◆ Quoted text
Hi Kimberley!
You have raised a topic that I was thinking about bringing up on the Wounded Pilgrims thread as another thing we must face after leaving the Assembly. Since you have raised the issue here I will just make my comments on this thread and see what others have to say.
Nothing like visiting churches proves the point that we received some pretty big wounds from our Assembly past. We can come to church with the mindset that we will not allow our old Assembly thinking/feelings to control our responses to the event only to react like someone poured salt into an open wound!
Things like, "are those who welcome me really sincere, or are they just trying to get us to join up like they did in the Assembly?" "When the preacher uses certain trigger phrases like, 'commitment', 'surrender', 'putting God first in our lives', what does he really mean by that?"
In other words we are very fearful of getting hurt again and know only too well how these above phrases and actions can be used to serve the group, but not the individual in their lives with the Lord.
It does no good to tell ourselves that these folks don't mean by what they do and say what the Assembly meant by it as our emotional reactions take over and we can feel like Kimberley and start looking for the exits. I have heard of this reaction many times and one person told me they were on the verge of throwing a large hymn book at the preacher as he held forth on all the things God wanted us to do as Christians.
The Bible is loaded with commands about actions and attitudes that we should adopt now that we are Christians and this provides ample ammunition for Christian preachers who are unaware of those wounded from performance based systems of belief who are listening and ready to fire back with large hymn books!
My experience is that these preachers have no idea that their message would possibly be received in the way that would trigger such strong emotional reaction.
I talked with one pastor soon after leaving the Assembly about a message he brought on commitment and how it bothered me. He felt that "commitment was the key to intimacy with Christ," and that "this is what it meant to abide in Christ." When I asked him, "commitment to what?" he could only come up with a general kind of statement: "commitment to God." Iasked, " in a personal devotional way, to the church, to one another, to personal behavior that glorifies God, or all of the above? And if it is any or all of these to what level of success must I gain in order to experience abiding in Christ?"

◆ Problems to work on
1/ Copy, character for character, the span of the post on visiting churches after leaving the Assembly that begins at the words "Nothing like visiting" and stops after "an open wound!".
2/ Extend the post on visiting churches after leaving the Assembly, starting right after its final sentence.

◆ Dataset extract
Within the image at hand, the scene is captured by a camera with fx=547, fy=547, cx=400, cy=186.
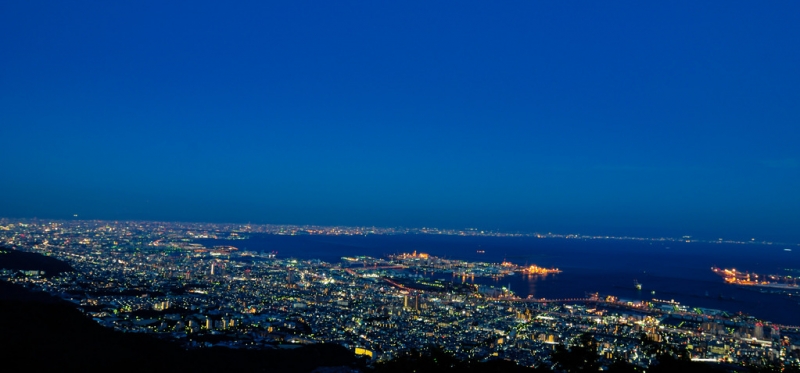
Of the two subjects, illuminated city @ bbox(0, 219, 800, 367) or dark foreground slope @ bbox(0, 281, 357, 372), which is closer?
dark foreground slope @ bbox(0, 281, 357, 372)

◆ Responses for each task
1/
Nothing like visiting churches proves the point that we received some pretty big wounds from our Assembly past. We can come to church with the mindset that we will not allow our old Assembly thinking/feelings to control our responses to the event only to react like someone poured salt into an open wound!

2/
The pastor was stunned by the question and saw that he was caught in a kind of trap of promoting a course of action that sounded good, but made our inheritance of life in Christ unattainable. This is what I mean by an earlier post that stated that we as Wounded Pilgrims can be a great blessing to our brethren in the evangelical world,
Yes, God wants commitment, obedience, Christ likeness, and commands us to walk worthy of our calling, but not as a means to intimacy rather as a result of the fact of our union with Christ. Before we get to Ephesians chpts. 4-6 we need to read 1-3 where we see that we are safely bound together with Christ for eternity and are now His beloved children.
This is the grace that Kimberley mentions and what we as exassemblyites need so desperately to concentrate on for it is the means of healing, restoration, and life. Those who have not lived through what we did also need to understand this, but God has sent us before to be a living message for our brethren that might give them pause for thought.
Trials will come to everyone and in that sense we are all Wounded Pilgrims and God has fitted us to come along side and comfort these with the message of hope of the grace of God. Our own sinful humanity has a way of pulling off our poorly attached fig leaves and showing us for the phonies we really are.
As I also mentioned before conservative Christians easily run the risk of slipping out of a grace based relationship and getting into the ol' rat race of performance based kind of religion. For us such a mistake will not be made again for we bear in our body the scars of that mistaken path and our new sensitivity will cause us to react very quickly to any hint of such a curse filled way!
Let's pray for Kimberley and all of us that we find places that either understand grace or are open to understanding it in a clearer light.
God bless and Merry Christmas!!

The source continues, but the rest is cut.